Le programme TGG-ALM (The Girl Generation – Africa Leadership Movement) est une initiative visant à accélérer l’abandon des mutilations génitales féminines (MGF) et à autonomiser les femmes et les filles pour les libérer de la violence.
“Même si les objectifs n’ont pas été atteints à 100 %, des avancées significatives ont été enregistrées” dans la mise en oeuvre de ce programme, a dit Germain Makouré, responsable des subventions de l’ONG Option, lors d’une rencontre d’évaluation tenue mardi.
L’un des “acquis majeurs” du projet réside, d’après lui, dans la “forte collaboration” avec les services déconcentrés de l’État et “l’implication active” des communautés.
Selon lui, le programme TGG-ALM a permis de former des groupes de jeunes filles, notamment des ”survivantes, qui se sont distinguées par leur engagement et leur leadership dans la lutte contre les mutilations génitales féminines”.
L’atelier de dissémination des résultats de l’enquête finale du programme TGG-ALM est ”une opportunité pour orienter les futures interventions”, selon M. Makouré.
Il a rappelé que ce programme a été mis en œuvre pendant quatre ans dans quatre régions du Sénégal : Tambacounda, Kédougou, Kolda et Sédhiou, en collaboration avec Association pour la médecine et la recherche en Afrique (AMREF) et plusieurs organisations locales bénéficiaires.

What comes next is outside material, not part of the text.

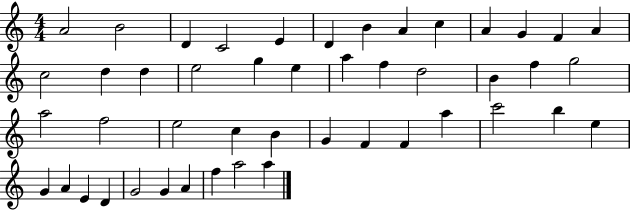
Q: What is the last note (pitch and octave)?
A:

L’enquête a préconisé des solutions parmi lesquelles une meilleure sensibilisation auprès des leaders religieux, du personnel de santé et des autorités locales, afin de créer des “champions communautaires” dont des imams, des “Badiénou Gox” (marraines de quartier), des sages-femmes ou des chefs de village “capables d’influencer durablement les comportements”.
Germain Makouré a également insisté sur la nécessité d’assurer la pérennisation des acquis, rappelant que “les projets passent, mais les activités doivent continuer”.

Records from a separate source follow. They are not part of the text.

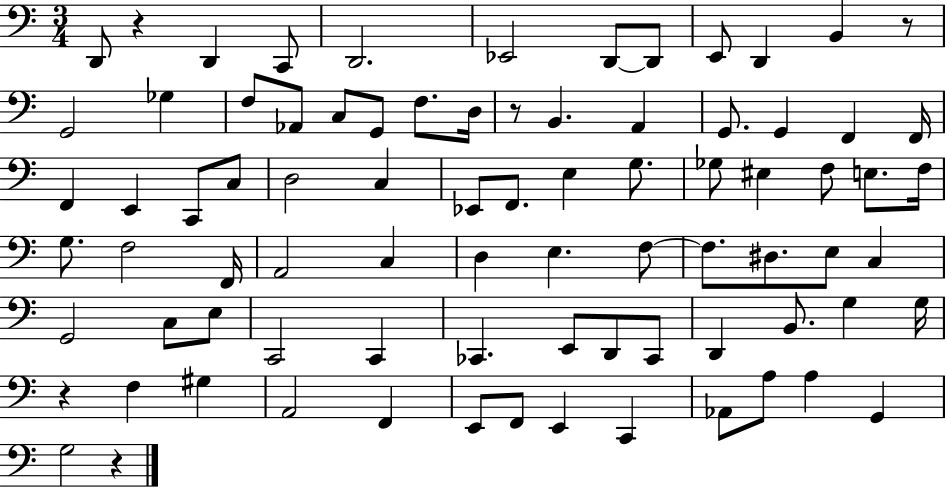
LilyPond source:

{
  \clef bass
  \numericTimeSignature
  \time 3/4
  \key c \major
  d,8 r4 d,4 c,8 | d,2. | ees,2 d,8~~ d,8 | e,8 d,4 b,4 r8 | \break g,2 ges4 | f8 aes,8 c8 g,8 f8. d16 | r8 b,4. a,4 | g,8. g,4 f,4 f,16 | \break f,4 e,4 c,8 c8 | d2 c4 | ees,8 f,8. e4 g8. | ges8 eis4 f8 e8. f16 | \break g8. f2 f,16 | a,2 c4 | d4 e4. f8~~ | f8. dis8. e8 c4 | \break g,2 c8 e8 | c,2 c,4 | ces,4. e,8 d,8 ces,8 | d,4 b,8. g4 g16 | \break r4 f4 gis4 | a,2 f,4 | e,8 f,8 e,4 c,4 | aes,8 a8 a4 g,4 | \break g2 r4 | \bar "|."
}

Les acteurs locaux, y compris les journalistes formés et les organisations partenaires, doivent poursuivre le combat pour la protection des droits humains, a-t-il ajouté.
De son côté, docteur Ramatou Ouédraogo, représentante de l’African Population and Health Research Center, a présenté les résultats de l’évaluation indépendante du programme.

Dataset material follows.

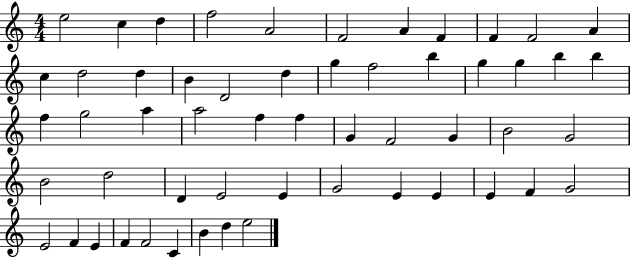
E5/h C5/q D5/q F5/h A4/h F4/h A4/q F4/q F4/q F4/h A4/q C5/q D5/h D5/q B4/q D4/h D5/q G5/q F5/h B5/q G5/q G5/q B5/q B5/q F5/q G5/h A5/q A5/h F5/q F5/q G4/q F4/h G4/q B4/h G4/h B4/h D5/h D4/q E4/h E4/q G4/h E4/q E4/q E4/q F4/q G4/h E4/h F4/q E4/q F4/q F4/h C4/q B4/q D5/q E5/h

Basée sur des enquêtes qualitatives et quantitatives menées dans les villages d’intervention, les villages environnants et les villages témoins, cette étude, selon elle, met en évidence des “impacts notables”.

“L’un des résultats les plus marquants est l’amélioration des connaissances sur les MGF. Les communautés exposées au programme ont désormais une meilleure compréhension de la loi, des conséquences et des complications liées à cette pratique”, a-t-elle expliqué.
Elle a indiqué que l’évaluation révèle également un renforcement du leadership des jeunes filles et des membres des communautés, désormais plus aptes à s’opposer aux MGF et à mener des actions de sensibilisation.
Des défis subsistent cependant, notamment en ce qui concerne les croyances sociales. “Malgré l’augmentation des connaissances, les croyances restent profondément ancrées et continuent d’influencer les attitudes”, a fait remarquer M. Ouédraogo, recommandant ainsi d’intégrer davantage d’actions visant à transformer les normes sociales et les perceptions culturelles.
Le programme a contribué à renforcer les capacités des organisations locales, y compris celles non formalisées, en leur offrant des financements et des formations en gestion, en rédaction de rapports et en intervention communautaire.
“Ces structures, proches des réalités du terrain, sont désormais des acteurs clés que l’État peut mobiliser dans la lutte contre les MGF”, a dit Mme Ouédraogo, considérant que cet atelier marque ainsi une “étape importante” dans la capitalisation des acquis du programme TGG-ALM, tout en ouvrant la voie à des interventions plus ciblées et durables pour l’éradication des mutilations génitales féminines au Sénégal.